ElasticSearch 父子文檔使用簡記

一. ES parent-child 文檔簡介

ES 提供了類似數據庫中 Join 聯結的實現,可以通過 Join 類型的字段維護父子關係的數據,其父文檔和子文檔可以單獨維護。

二. 父子文檔的索引創建與數據插入

ES 父子文檔的創建可以分爲下面三步:

  • 創建索引 Mapping,指明數據類型爲 join 與父子文檔名
  • 插入父文檔
  • 插入子文檔

下面針對每一步做演示。

1. 創建索引

假設我們有一個博客系統,每篇博客下有若干條評論,那麼博客 blog 與評論 comment 就構成了一個父子關係。

父子文檔的創建方爲:

  • 指定字段類型爲 join
  • 通過 relations 指定父子關係

示例如下:

# blog 爲父文檔,comment 爲子文檔
PUT blog_index
{
  "mappings": {
    "properties": {
      "blog_comment_join": {
        "type": "join",
        "relations": {
          "blog": "comment"
        }
      }
    }
  }
}

2. 插入父文檔

PUT blog_index/_doc/1
{
  "title": "First Blog",
  "author": "Ahri",
  "content": "This is my first blog",
  "blog_comment_join": {
    "name": "blog"
  }
}


PUT blog_index/_doc/2
{
  "title": "Second Blog",
  "author": "EZ",
  "content": "This is my second blog",
  "blog_comment_join": "blog"

[一連串記錄]
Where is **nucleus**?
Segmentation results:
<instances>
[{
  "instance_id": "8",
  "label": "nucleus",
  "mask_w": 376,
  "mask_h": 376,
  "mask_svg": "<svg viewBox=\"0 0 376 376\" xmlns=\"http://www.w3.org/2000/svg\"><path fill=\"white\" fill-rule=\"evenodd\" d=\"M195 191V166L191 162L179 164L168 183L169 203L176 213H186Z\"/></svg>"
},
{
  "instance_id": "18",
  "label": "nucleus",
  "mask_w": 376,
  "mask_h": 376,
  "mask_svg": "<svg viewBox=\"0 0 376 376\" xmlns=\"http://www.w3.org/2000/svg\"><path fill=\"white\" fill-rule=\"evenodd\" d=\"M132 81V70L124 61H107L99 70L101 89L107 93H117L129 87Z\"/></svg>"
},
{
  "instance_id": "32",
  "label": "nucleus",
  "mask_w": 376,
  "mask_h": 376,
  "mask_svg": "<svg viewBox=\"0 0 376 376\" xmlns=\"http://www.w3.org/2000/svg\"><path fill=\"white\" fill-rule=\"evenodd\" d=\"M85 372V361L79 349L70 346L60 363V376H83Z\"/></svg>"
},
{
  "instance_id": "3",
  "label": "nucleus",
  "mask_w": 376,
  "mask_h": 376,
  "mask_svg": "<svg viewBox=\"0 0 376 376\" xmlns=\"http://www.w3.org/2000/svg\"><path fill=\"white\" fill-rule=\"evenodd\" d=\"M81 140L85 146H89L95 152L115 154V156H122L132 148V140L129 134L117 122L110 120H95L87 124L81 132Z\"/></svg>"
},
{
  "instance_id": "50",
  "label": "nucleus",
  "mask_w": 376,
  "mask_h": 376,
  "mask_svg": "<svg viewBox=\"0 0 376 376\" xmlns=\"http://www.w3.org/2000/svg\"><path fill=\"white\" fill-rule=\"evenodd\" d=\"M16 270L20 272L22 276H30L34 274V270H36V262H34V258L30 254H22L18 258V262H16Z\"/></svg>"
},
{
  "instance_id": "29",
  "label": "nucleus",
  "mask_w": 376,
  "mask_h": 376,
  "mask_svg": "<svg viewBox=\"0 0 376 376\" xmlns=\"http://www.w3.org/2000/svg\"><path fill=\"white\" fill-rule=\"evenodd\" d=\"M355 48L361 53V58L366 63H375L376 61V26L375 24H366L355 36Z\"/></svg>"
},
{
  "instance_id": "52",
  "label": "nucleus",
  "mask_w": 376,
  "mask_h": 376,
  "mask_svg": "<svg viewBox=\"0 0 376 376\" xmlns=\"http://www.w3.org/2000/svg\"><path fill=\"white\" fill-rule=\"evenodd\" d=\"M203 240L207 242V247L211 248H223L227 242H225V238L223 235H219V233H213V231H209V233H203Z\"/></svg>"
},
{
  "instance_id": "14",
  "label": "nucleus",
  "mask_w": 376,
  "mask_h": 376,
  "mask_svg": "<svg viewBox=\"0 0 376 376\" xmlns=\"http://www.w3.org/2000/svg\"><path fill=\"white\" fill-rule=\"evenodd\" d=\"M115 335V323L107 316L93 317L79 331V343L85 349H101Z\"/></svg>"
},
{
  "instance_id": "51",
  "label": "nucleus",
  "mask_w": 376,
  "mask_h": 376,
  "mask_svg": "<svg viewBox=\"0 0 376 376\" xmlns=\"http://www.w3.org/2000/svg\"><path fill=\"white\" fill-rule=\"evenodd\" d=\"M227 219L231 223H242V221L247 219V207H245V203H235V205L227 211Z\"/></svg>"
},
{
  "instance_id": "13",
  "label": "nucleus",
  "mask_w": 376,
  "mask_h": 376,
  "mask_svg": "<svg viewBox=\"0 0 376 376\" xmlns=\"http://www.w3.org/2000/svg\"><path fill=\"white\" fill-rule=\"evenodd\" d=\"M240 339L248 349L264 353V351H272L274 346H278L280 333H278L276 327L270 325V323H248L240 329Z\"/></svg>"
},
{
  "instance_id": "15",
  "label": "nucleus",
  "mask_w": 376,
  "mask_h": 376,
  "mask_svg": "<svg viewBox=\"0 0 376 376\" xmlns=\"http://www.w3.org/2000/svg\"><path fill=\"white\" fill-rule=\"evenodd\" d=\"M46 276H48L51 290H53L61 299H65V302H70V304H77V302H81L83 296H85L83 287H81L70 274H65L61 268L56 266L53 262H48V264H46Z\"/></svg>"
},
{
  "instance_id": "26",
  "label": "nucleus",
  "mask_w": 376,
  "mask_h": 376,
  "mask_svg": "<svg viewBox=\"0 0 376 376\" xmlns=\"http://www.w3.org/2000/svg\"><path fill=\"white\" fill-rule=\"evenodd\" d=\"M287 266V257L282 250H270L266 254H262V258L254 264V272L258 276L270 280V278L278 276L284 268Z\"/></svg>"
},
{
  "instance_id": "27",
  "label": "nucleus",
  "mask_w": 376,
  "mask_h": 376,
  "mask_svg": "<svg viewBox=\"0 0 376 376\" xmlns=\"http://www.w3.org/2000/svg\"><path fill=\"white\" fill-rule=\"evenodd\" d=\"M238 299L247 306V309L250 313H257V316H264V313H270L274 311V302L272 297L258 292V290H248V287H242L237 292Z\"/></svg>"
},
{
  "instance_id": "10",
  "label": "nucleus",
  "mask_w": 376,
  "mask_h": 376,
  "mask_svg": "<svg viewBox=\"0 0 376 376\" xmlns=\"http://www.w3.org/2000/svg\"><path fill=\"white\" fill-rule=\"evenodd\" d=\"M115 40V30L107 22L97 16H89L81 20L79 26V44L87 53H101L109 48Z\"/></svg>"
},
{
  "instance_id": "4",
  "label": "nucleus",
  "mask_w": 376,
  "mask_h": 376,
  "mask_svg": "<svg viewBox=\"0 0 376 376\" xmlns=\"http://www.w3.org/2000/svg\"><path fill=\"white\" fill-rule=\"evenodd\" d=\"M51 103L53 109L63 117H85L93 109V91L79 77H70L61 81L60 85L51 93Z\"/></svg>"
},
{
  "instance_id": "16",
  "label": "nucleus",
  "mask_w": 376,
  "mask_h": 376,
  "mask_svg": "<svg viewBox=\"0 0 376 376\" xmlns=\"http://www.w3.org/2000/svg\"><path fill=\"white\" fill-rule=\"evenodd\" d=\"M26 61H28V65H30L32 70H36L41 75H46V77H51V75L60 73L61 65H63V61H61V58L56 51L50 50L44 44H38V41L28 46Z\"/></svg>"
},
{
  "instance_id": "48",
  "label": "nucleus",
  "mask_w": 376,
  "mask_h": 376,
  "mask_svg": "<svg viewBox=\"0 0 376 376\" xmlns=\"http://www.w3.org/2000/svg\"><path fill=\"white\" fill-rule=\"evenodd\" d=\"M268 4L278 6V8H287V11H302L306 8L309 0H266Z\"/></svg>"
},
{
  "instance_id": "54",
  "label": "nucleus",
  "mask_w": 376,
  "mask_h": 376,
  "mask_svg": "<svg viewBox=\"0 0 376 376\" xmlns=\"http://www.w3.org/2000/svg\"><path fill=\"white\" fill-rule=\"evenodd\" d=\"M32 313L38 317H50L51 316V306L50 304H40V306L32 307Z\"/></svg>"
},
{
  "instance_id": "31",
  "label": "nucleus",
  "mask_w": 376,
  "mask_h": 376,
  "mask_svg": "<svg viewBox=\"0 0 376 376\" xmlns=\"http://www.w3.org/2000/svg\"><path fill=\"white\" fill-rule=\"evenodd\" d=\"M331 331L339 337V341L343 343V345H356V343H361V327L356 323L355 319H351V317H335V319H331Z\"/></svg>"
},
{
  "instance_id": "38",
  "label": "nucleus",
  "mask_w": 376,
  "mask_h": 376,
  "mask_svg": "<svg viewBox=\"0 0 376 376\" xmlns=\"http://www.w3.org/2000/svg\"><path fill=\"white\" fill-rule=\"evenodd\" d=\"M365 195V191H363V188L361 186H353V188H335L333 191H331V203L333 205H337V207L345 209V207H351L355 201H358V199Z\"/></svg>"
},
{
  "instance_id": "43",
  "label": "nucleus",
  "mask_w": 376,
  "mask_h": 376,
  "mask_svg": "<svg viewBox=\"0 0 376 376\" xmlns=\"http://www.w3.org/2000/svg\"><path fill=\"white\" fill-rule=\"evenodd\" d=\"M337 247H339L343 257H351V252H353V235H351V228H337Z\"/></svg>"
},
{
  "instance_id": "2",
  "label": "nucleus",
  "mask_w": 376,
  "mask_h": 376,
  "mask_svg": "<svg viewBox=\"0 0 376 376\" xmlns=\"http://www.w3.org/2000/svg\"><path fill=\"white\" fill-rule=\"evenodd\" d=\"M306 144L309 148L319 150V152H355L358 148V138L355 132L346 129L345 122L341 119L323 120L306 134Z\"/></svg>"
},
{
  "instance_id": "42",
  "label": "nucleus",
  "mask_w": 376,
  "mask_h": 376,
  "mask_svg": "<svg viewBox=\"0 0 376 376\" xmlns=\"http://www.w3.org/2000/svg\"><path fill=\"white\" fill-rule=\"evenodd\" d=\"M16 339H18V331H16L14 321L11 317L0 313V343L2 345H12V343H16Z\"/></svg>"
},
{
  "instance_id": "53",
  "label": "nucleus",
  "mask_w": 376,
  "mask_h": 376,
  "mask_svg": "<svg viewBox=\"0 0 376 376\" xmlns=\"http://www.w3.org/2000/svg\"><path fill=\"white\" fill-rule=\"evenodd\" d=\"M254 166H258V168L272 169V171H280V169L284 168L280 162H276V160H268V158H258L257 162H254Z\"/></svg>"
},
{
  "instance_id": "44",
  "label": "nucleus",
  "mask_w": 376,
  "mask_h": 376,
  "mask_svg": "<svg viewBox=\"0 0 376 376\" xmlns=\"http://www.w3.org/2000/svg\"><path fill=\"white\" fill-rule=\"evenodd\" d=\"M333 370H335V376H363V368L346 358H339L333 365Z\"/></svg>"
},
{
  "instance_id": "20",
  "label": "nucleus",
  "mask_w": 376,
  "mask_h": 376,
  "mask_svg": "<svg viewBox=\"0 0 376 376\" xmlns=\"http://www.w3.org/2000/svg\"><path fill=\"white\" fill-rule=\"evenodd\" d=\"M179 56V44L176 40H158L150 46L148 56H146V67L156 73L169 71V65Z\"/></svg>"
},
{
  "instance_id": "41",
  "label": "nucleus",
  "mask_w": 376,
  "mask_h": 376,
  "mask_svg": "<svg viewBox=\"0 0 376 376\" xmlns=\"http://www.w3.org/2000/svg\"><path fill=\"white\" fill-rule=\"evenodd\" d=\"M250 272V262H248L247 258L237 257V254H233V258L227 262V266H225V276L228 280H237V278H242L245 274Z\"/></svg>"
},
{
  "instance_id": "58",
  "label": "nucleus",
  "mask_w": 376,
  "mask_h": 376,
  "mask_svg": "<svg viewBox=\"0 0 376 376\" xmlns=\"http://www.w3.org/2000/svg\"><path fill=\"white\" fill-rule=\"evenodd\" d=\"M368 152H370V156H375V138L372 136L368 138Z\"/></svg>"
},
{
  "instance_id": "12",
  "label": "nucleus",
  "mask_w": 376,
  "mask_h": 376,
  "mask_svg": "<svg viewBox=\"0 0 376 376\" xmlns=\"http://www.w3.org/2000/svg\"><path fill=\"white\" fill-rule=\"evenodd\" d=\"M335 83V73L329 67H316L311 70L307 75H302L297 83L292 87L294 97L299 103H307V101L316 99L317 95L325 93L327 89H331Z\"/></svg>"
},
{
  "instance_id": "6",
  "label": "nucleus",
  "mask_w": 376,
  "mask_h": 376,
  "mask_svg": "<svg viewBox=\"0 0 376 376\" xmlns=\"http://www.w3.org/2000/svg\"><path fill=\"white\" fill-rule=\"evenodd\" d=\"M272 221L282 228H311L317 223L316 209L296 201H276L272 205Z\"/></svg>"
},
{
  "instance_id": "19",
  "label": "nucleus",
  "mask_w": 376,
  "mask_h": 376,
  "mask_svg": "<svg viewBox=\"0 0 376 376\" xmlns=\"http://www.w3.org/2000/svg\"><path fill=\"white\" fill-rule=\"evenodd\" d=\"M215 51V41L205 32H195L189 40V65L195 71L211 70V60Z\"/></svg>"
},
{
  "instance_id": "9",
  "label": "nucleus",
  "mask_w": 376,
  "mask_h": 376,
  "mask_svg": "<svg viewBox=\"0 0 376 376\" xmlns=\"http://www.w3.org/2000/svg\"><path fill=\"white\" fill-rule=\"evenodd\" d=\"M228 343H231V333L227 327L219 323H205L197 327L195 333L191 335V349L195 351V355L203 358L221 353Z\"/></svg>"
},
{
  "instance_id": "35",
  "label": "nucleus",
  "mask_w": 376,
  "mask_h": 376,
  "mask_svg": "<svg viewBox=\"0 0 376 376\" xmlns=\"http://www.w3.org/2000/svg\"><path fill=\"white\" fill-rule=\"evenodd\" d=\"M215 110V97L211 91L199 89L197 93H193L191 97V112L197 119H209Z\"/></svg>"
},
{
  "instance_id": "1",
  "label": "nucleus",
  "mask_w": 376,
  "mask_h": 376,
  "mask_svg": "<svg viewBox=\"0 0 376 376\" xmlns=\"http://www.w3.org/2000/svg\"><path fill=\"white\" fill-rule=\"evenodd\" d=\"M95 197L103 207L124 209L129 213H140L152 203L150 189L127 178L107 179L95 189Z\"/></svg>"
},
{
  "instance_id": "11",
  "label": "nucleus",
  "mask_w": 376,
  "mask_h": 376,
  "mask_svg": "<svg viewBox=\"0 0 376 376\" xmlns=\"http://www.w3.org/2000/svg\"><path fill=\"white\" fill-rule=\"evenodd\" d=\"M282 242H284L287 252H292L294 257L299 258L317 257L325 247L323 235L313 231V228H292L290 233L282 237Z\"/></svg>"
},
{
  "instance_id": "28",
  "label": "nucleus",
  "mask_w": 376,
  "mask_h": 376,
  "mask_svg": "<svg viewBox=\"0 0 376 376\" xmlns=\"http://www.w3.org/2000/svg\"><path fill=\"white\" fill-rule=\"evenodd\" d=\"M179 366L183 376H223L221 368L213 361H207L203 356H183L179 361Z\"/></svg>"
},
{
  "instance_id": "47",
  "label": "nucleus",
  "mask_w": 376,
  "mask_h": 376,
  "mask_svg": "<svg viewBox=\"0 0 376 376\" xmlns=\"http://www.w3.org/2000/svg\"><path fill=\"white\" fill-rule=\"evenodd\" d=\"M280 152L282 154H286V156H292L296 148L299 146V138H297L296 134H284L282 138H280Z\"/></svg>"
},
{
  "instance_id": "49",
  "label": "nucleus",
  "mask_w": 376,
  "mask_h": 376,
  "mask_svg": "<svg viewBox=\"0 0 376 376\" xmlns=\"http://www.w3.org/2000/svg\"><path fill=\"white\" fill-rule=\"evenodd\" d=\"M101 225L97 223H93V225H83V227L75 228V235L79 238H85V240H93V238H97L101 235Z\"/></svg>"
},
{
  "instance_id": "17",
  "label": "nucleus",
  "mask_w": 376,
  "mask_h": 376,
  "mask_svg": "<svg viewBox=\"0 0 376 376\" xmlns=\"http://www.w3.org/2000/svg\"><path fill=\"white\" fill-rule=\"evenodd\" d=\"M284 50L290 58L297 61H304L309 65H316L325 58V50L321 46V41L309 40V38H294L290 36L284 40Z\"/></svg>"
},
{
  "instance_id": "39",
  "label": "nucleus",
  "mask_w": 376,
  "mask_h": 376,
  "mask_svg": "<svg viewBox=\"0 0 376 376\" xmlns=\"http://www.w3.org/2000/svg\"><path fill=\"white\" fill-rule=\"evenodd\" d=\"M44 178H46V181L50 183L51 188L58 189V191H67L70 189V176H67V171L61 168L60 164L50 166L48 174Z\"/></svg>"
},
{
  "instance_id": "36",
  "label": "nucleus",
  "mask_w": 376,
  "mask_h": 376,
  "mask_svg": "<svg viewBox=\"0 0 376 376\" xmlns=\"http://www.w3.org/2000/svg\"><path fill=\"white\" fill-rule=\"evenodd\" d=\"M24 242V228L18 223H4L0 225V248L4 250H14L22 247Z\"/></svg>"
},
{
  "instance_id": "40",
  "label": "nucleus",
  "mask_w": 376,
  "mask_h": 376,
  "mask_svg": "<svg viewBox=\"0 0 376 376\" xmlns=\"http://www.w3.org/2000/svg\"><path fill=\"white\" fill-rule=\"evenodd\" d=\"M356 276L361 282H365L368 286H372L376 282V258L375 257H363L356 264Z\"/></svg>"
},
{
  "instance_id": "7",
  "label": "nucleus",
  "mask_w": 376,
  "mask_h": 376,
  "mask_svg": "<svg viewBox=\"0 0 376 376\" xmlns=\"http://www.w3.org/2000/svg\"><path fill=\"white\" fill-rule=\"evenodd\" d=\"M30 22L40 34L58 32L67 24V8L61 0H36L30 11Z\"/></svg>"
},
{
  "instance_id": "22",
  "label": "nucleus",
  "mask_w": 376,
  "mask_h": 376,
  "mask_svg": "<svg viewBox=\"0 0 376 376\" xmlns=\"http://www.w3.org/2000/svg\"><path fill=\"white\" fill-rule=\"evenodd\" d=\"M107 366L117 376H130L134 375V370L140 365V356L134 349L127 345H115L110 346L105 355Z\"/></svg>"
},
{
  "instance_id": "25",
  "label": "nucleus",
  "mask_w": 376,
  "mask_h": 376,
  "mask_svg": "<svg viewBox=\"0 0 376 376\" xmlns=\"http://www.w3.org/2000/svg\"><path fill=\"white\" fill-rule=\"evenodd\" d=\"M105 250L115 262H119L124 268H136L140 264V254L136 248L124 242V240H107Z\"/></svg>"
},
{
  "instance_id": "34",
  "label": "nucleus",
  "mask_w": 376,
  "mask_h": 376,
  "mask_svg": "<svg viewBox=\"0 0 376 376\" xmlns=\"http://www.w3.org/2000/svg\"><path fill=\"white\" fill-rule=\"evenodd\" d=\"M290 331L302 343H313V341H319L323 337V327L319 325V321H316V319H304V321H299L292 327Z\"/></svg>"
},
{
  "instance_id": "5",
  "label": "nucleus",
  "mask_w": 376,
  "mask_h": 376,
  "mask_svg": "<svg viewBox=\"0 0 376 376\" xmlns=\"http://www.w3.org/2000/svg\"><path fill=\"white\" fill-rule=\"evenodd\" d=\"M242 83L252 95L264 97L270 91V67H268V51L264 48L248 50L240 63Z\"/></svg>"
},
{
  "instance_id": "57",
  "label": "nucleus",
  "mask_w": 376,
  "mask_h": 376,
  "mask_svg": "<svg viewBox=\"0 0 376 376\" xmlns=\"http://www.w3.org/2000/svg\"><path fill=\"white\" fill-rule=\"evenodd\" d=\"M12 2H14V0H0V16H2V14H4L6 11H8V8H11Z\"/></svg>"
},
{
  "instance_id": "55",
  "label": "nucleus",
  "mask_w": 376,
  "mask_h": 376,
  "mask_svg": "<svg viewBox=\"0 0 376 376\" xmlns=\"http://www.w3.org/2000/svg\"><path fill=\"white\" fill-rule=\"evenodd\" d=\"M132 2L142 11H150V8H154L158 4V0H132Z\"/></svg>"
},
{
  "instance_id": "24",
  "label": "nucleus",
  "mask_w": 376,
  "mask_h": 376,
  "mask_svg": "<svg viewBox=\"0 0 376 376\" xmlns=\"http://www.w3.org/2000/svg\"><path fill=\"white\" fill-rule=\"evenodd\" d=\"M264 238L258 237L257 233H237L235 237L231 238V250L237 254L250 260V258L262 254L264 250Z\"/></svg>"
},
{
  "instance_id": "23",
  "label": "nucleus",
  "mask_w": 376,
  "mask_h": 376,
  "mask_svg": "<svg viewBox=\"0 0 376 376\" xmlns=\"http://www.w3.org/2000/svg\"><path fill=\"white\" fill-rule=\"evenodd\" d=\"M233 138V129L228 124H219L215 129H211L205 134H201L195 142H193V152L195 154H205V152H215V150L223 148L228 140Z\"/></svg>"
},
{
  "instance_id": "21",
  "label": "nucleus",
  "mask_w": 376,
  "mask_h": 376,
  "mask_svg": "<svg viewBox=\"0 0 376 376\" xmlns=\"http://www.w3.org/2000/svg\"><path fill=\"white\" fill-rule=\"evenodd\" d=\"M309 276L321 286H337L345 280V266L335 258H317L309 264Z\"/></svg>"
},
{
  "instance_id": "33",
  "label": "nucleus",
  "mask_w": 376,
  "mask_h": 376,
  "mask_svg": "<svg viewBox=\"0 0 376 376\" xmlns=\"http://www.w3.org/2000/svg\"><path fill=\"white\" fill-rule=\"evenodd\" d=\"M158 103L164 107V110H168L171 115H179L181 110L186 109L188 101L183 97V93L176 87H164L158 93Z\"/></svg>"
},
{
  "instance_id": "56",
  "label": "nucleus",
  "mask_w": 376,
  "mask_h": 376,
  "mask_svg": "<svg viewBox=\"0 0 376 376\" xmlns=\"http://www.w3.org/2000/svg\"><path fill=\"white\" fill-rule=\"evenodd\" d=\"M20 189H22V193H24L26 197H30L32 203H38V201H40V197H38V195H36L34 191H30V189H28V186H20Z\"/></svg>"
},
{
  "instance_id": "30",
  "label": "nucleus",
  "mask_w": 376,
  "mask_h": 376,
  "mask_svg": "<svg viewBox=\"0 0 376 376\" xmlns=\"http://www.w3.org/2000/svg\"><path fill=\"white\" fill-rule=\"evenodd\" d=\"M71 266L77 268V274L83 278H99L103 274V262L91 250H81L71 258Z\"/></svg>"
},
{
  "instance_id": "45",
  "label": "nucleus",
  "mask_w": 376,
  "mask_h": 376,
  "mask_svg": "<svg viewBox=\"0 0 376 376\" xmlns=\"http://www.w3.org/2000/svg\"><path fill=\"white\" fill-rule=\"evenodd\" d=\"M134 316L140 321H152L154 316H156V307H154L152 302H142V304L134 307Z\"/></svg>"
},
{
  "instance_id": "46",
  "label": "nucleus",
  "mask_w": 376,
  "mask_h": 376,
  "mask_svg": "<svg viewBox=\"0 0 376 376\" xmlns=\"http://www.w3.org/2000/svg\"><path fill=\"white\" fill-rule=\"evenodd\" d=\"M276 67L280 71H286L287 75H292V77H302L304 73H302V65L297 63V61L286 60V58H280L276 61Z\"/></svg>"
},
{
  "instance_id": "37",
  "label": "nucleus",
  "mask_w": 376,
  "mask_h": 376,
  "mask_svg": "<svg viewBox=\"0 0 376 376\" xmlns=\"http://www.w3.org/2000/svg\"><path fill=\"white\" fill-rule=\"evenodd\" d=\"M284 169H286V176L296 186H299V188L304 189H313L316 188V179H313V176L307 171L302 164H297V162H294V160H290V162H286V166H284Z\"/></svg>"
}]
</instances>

▶ 題目說明
請將這篇 ElasticSearch 父子文檔筆記中從「二. 父子文檔的索引創建與數據插入」到「與評論 comment 就構成了一個父子關係。」的這一段一字不改地抄寫出來。

▶ 完整答案
二. 父子文檔的索引創建與數據插入

ES 父子文檔的創建可以分爲下面三步:

  • 創建索引 Mapping,指明數據類型爲 join 與父子文檔名
  • 插入父文檔
  • 插入子文檔

下面針對每一步做演示。

1. 創建索引

假設我們有一個博客系統,每篇博客下有若干條評論,那麼博客 blog 與評論 comment 就構成了一個父子關係。